Bekaa Valley, Lebanon
Dating back 5,000 years, Lebanon is among the oldest sites of wine production in the world. The Phoenicians along the coast were instrumental in spreading viticulture techniques throughout the Mediterranean, making and trading wines long before the Greeks and Romans. The majority of the vines today are grown 1,200 meters above sea level in Baalbeck, the ancient Greek city in the Bekaa Valley. French influence on the country is evident in today's varietals: Cinsaut, Carignan, Cabernet Sauvignon, Merlot, Mourvedre, Grenache, and Syrah.
Casablanca Valley, Chile
Walled in by the densely forested Andes and sprinkled with a Pacific sea breeze, the fertile valleys of Chile harbor an increasingly expansive wine industry. When most of us think of the wines from Chile, we ruminate over the reds - Cabernet Sauvignon, Merlot, and Carmenere. The cool Casablanca Valley between Santiago and Valparaiso is trying to change that. This area is the Chilean home for white wine, with zesty Sauvignon Blanc and creamy Chardonnay.

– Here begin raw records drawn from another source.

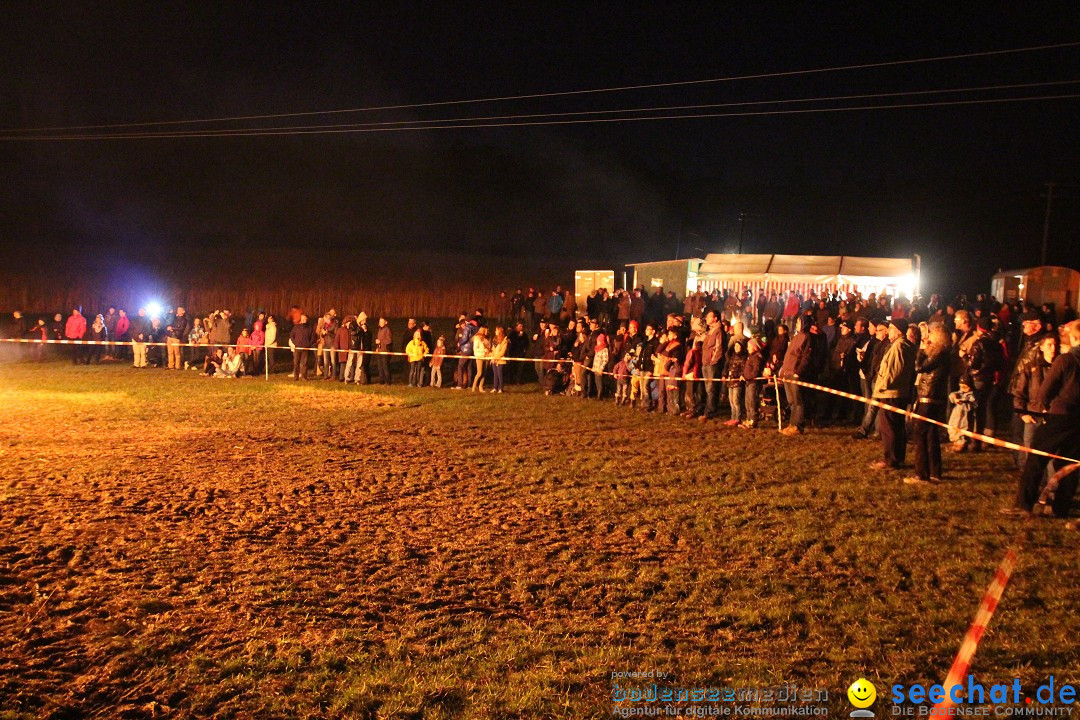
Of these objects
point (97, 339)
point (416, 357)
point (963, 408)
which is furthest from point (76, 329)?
point (963, 408)

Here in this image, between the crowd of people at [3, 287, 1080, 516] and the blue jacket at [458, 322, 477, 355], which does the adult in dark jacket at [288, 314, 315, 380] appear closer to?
the crowd of people at [3, 287, 1080, 516]

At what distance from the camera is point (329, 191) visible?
67375 mm

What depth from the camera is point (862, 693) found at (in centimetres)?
463

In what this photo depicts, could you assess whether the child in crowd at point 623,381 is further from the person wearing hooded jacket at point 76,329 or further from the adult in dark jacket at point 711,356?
the person wearing hooded jacket at point 76,329

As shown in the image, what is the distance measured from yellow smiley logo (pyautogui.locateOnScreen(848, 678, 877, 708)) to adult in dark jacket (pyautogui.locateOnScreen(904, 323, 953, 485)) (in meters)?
5.91

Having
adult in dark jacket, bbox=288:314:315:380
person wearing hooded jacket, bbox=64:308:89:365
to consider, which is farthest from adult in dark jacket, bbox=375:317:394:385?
person wearing hooded jacket, bbox=64:308:89:365

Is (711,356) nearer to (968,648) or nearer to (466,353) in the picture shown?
(466,353)

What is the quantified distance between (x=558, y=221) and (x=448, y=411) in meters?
58.3

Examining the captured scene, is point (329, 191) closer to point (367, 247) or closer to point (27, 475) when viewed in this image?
point (367, 247)

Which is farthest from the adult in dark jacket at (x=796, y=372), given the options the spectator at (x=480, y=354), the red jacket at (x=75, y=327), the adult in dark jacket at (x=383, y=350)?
the red jacket at (x=75, y=327)

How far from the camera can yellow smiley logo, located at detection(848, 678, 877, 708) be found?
4566 millimetres

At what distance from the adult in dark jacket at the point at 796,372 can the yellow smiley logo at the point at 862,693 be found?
30.7ft

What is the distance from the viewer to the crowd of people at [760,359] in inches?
386

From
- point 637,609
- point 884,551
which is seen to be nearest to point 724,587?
point 637,609
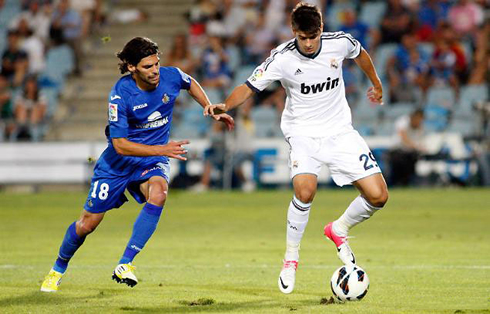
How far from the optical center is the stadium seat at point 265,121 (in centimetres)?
2225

Nonetheless, if you're a stickler for reds, Casablanca Valley's muscular Pinot Noirs are equally noteworthy.
Central Otago, New Zealand
Sure, everybody knows about Marlborough and the big guns Cloudy Bay and Kim Crawford. But, New Zealand is bursting with overlapping wine regions, and the country has a lot more to offer than Sauvignon Blanc. Nestled in the sharp valleys of the Southern Alps, Central Otago is one of the world's southernmost wine regions. While the bottles from here may not be cheap, the Pinot Noirs are some of the finest in the world.
The 5th largest wine-producing state in the country, many Americans haven't even heard of Virginia wine. But, they are missing out. Virginians made some of the earliest wine in the Americas over four centuries ago. Thomas Jefferson even cultivated European grapes at Monticello. Yet, Virginia's first big success story came in 1873 when a native American grape, the Norton, was named best red wine of all nations at the Vienna World's Fair. The past twenty years have seen a boom in production with Viognier, Cabernet Franc, and the native Norton leading the way.
The tradition of great wine in Hungary dates back a thousand years. It may come as a surprise to many of us, but they've known they had good wine all along. In recent years, the Hungarian wine industry truly emerged from under the cloak of communism. Villany, along the southern border with Croatia, is the most developed and highly regarded region in the country. The warm, dry climate and volcanic soils make it an excellent host for Bordeaux varietals.